Subject to the terms and conditions of the Merger Agreement, at the effective time of the Merger (the “Effective Time”), each share of Vander Holding common stock will be converted into the right to receive a pro rata share of an aggregate purchase price of $2,100,000,000, subject to customary purchase price adjustments as set forth in the Merger Agreement (the “Per Share Merger Consideration”).
The Merger Agreement contains customary representations, warranties and covenants made by Vander Holding, the Company and Merger Sub. Each party has agreed to comply with customary covenants, including covenants by Vander Holding to conduct the business of Vander Holding and its subsidiaries in the ordinary course substantially in accordance with past practice during the interim period between the date of the Merger Agreement and the date of closing of the Merger. URI intends to purchase abuy-side representations and warranties insurance policy, which will be its sole recourse for breaches of Vander Holding’s representations and warranties. The representations and warranties insurance policy will be subject to certain customary retention amounts, exclusions and deductibles.

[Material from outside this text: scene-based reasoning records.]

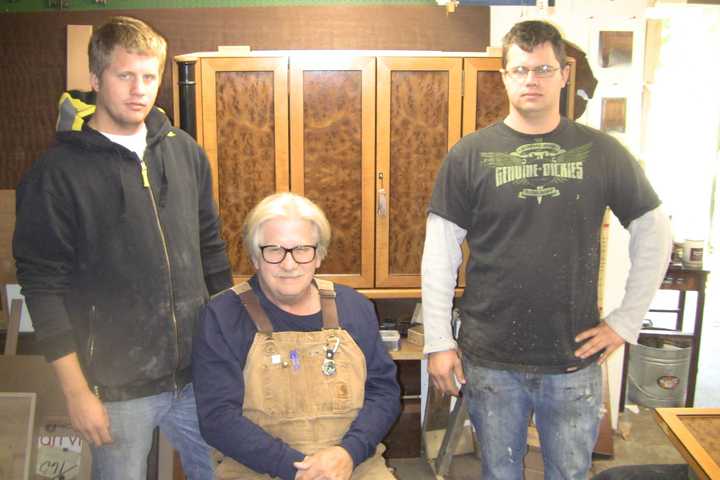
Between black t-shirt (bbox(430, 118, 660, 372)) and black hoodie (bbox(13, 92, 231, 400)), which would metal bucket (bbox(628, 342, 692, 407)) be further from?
black hoodie (bbox(13, 92, 231, 400))

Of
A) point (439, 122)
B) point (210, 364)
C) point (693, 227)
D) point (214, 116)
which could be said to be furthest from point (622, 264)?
point (210, 364)

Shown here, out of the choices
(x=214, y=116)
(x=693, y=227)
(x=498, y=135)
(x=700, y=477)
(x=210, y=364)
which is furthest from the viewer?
(x=693, y=227)

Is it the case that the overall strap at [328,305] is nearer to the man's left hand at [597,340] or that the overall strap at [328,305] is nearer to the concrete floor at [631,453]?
the man's left hand at [597,340]

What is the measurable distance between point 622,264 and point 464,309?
5.55 feet

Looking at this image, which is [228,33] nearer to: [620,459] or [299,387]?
[299,387]

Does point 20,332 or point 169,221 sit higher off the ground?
point 169,221

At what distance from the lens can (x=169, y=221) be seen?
1497 millimetres

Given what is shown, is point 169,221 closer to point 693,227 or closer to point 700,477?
point 700,477

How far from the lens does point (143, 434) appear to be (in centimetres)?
152

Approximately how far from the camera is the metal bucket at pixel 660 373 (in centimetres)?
328

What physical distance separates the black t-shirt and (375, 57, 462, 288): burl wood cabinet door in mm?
788

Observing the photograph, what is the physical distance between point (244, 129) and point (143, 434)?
1270 mm

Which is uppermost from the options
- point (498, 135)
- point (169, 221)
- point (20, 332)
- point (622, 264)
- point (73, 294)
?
point (498, 135)

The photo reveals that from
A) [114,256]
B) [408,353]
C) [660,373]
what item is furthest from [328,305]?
[660,373]
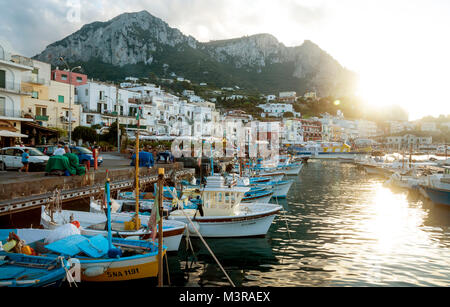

The completion of the Merger is subject to customary conditions, including, among others (i) the receipt of the written consent of the stockholders holding at least 99.5% of the outstanding shares of Vander Holding common stock, (ii) the absence of any injunction or order prohibiting the consummation of the Merger, (iii) the expiration or termination of the applicable waiting period under the Hart-Scott-Rodino Antitrust Improvements Act of 1976, as amended (the “HSR Act”) and (iv) the accuracy of representations and warranties (subject to customary materiality qualifiers) and material compliance with covenants set forth in the Merger Agreement.
Vander Holding and the Company are permitted under certain circumstances to terminate the Merger Agreement, including in the event that, among other things, the Merger is not consummated by December 15, 2018, which date is subject to extension to no later than May 29, 2019 upon written notice of one party to the other in the event all other closing conditions have been met except for the expiration or termination of the waiting period under the HSR Act.
The foregoing description of the Merger Agreement and the transactions contemplated thereby does not purport to be complete and is subject to, and qualified in its entirety by, the full text of the Merger Agreement, which is filed as Exhibit 2.1 to this Form8-K and incorporated herein by reference.
The Merger Agreement is filed as an exhibit to this Current Report on Form8-K in order to provide information regarding its terms. It is not intended to provide any other factual information about the Company, Vander Holding, or their respective subsidiaries and affiliates. The representations, warranties and covenants contained in the Merger Agreement (i) were made solely for purposes of the Merger Agreement and as of the date of the Merger Agreement, (ii) were solely for the benefit of the parties to the Merger Agreement, (iii) may be subject to qualifications and limitations agreed upon by the parties to the Merger Agreement, including being qualified by confidential disclosures made for the purposes of allocating contractual risk among the parties to the Merger Agreement instead of establishing these matters as facts and (iv) may be subject to standards of materiality applicable to the contracting parties that differ from those applicable to security holders of URI. Investors and security holders of the Company or Vander Holding should not rely on the representations, warranties and covenants or any description thereof as characterizations of the actual state of facts or condition of the Company or Vander Holding. Moreover, information concerning the subject matter of the representations, warranties and covenants may change after the date of the Merger Agreement, which subsequent information may or may not be fully reflected in public disclosures by the Company.